If it is immoral that thousands of people, presumed innocent, must languish in remand for years pending trials, it is obscene that a child complainant can be forced to relive the trauma of her ordeal over almost a decade.

While it is important to observe that no criminal conviction has yet been recorded in this matter, that is actually the heart of the complaint here.

There is a reason why a separate court system was devised to handle matters involving minors, so that such cases could be dealt with sensitively, expeditiously and with the requisite consideration for the welfare of the child.

Unfortunately, the Children’s Court was only operationalised in 2018. Prosecutors may have been reluctant to transfer the matter there due to the court’s remit of dealing with cases of children accused of breaking the law or children in need of supervision, care or protection.

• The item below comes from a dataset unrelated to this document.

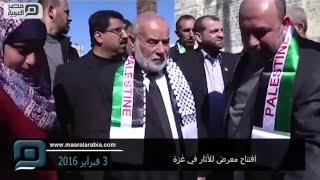 مصر العربية | افتتاح معرض للآثار في غزة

Whichever way this mandate is interpreted, officials may not have envisioned the case dragging on for as long as it has.

Presiding officers may have also been placed between a rock and a hard place: either throw out the case given the delays and let the alleged perpetrator return to life cleared or allow it to drag on given the possibility of some judicial determination or justice down the road.

Plainly, there needs to be a reconsideration of the legal remit of divisions charged with tackling juvenile matters. At the very least, all stakeholders should heed, as a matter of public policy, in case management and elsewhere, the special needs of children.